- [Goal]
Rewrite the records below, replacing "bare tree" with "leafless tree" everywhere it appears and leaving everything else unchanged. Omit the pictures from your answer.

- [Dataset records]
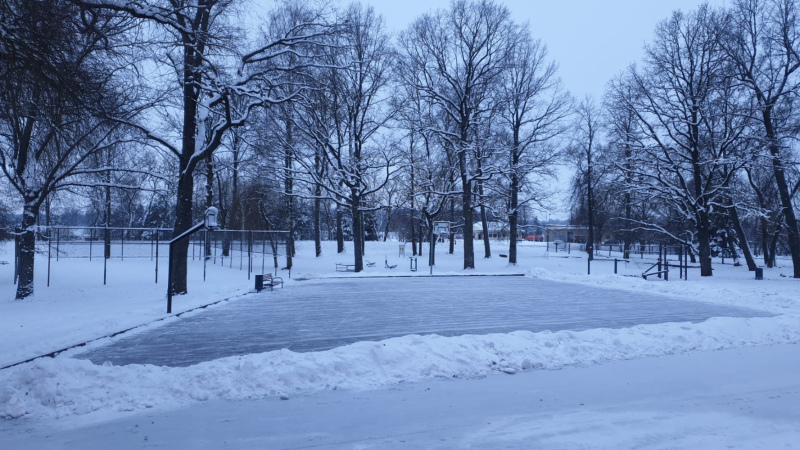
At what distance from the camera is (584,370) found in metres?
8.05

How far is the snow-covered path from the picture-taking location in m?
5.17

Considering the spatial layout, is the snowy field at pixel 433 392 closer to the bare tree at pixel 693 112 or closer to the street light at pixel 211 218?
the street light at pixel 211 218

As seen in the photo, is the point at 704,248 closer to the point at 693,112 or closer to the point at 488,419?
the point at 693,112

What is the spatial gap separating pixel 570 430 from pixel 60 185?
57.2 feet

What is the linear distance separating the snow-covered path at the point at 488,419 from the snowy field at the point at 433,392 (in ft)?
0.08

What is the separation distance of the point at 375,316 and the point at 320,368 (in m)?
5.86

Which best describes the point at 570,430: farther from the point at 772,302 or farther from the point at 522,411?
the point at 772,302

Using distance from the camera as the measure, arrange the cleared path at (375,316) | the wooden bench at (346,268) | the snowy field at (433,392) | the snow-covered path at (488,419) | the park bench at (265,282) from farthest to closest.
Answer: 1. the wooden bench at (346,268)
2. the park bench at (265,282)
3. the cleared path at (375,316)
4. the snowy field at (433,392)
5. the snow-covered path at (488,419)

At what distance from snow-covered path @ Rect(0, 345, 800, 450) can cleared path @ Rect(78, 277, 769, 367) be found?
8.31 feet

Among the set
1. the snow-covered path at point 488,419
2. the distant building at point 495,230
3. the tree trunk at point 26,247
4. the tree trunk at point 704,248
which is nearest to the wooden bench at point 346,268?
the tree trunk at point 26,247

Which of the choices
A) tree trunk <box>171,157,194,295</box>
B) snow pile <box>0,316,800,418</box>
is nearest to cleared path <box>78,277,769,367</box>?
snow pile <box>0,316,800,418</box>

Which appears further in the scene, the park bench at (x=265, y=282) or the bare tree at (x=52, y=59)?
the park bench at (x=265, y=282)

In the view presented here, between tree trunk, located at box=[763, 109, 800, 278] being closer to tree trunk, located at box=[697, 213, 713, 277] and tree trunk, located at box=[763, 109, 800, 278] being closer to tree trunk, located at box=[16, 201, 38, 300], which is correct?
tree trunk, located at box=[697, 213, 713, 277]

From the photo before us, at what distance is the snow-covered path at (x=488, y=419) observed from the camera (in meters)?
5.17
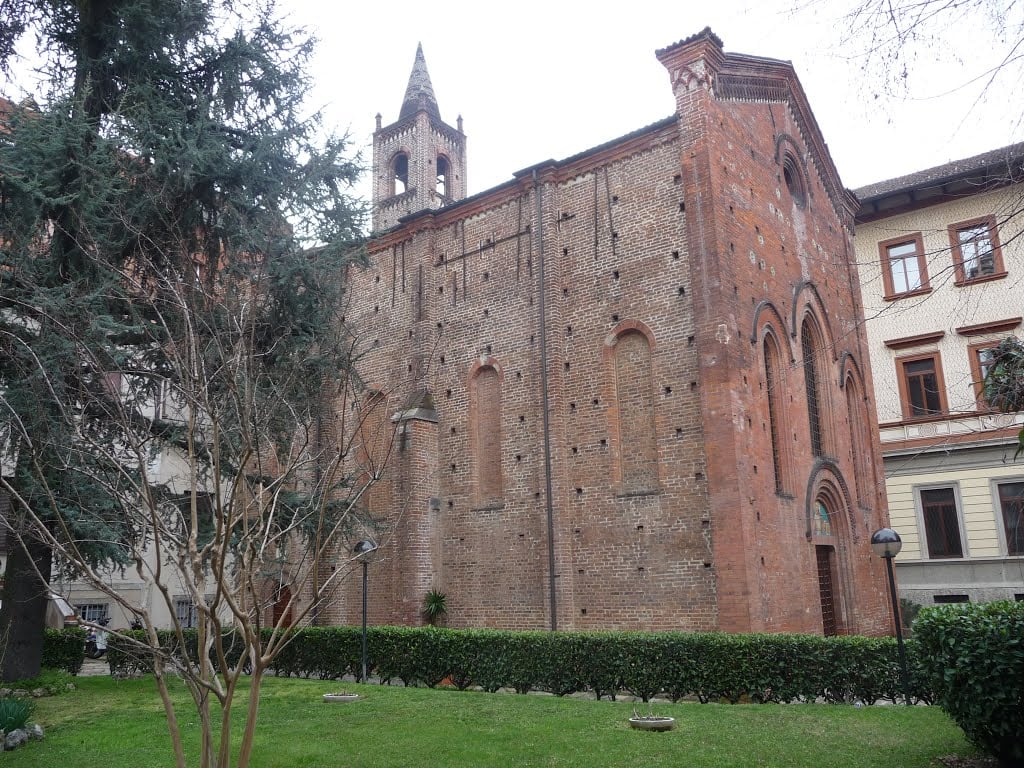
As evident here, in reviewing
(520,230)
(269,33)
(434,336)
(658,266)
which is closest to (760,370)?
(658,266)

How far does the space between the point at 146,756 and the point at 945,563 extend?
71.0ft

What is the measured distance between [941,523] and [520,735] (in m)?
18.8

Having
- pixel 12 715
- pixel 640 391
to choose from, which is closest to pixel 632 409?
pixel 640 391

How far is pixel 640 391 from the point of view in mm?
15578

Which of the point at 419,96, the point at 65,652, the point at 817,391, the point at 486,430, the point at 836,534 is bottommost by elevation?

- [Correct response]
At what distance from the camera is (584,370) found in metres?
8.05

How far is the snow-covered path from the picture-taking location in m?
5.17

Considering the spatial layout, is the snowy field at pixel 433 392 closer to the leafless tree at pixel 693 112 or closer to the street light at pixel 211 218?
the street light at pixel 211 218

As seen in the photo, is the point at 704,248 closer to the point at 693,112 or closer to the point at 488,419?
the point at 693,112

What is the spatial gap separating pixel 570 430 from pixel 60 185?
57.2 feet

What is the linear distance separating the snow-covered path at the point at 488,419 from the snowy field at the point at 433,392 (in ft)?
0.08

What is the separation distance of the point at 375,316 and the point at 320,368 (in m)?
5.86

Which best describes the point at 570,430: farther from the point at 772,302 or farther from the point at 522,411?
the point at 772,302

Using distance from the camera as the measure, arrange the cleared path at (375,316) | the wooden bench at (346,268) | the snowy field at (433,392) | the snow-covered path at (488,419) | the park bench at (265,282) from farthest to closest.
Answer: 1. the wooden bench at (346,268)
2. the park bench at (265,282)
3. the cleared path at (375,316)
4. the snowy field at (433,392)
5. the snow-covered path at (488,419)

At what distance from snow-covered path @ Rect(0, 345, 800, 450) can cleared path @ Rect(78, 277, 769, 367) be found?
8.31 feet

Among the set
1. the snow-covered path at point 488,419
2. the distant building at point 495,230
3. the tree trunk at point 26,247
4. the tree trunk at point 704,248
which is nearest to the wooden bench at point 346,268?
the tree trunk at point 26,247

Which of the choices
A) tree trunk <box>171,157,194,295</box>
B) snow pile <box>0,316,800,418</box>
is nearest to cleared path <box>78,277,769,367</box>?
snow pile <box>0,316,800,418</box>

Which appears further in the scene, the park bench at (x=265, y=282) or the leafless tree at (x=52, y=59)?
the park bench at (x=265, y=282)

In the view presented here, between tree trunk, located at box=[763, 109, 800, 278] being closer to tree trunk, located at box=[697, 213, 713, 277] and tree trunk, located at box=[763, 109, 800, 278] being closer to tree trunk, located at box=[16, 201, 38, 300], which is correct?
tree trunk, located at box=[697, 213, 713, 277]

From the photo before us, at what distance is the snow-covered path at (x=488, y=419) observed from the camera (in meters)?
5.17
As evident here, in reviewing
(520,230)
(269,33)
(434,336)
(658,266)
which is closest to (760,370)?
(658,266)

How far does the space between the point at 146,756 and the point at 945,563 extend?
71.0ft

What is the measured distance between [941,523] and [520,735] (in m)?
18.8

Having
- pixel 12 715
- pixel 640 391
to choose from, which is closest to pixel 632 409?
pixel 640 391

How far is pixel 640 391 from the point of view in mm?
15578

Which of the point at 419,96, the point at 65,652, the point at 817,391, the point at 486,430, the point at 836,534 is bottommost by elevation?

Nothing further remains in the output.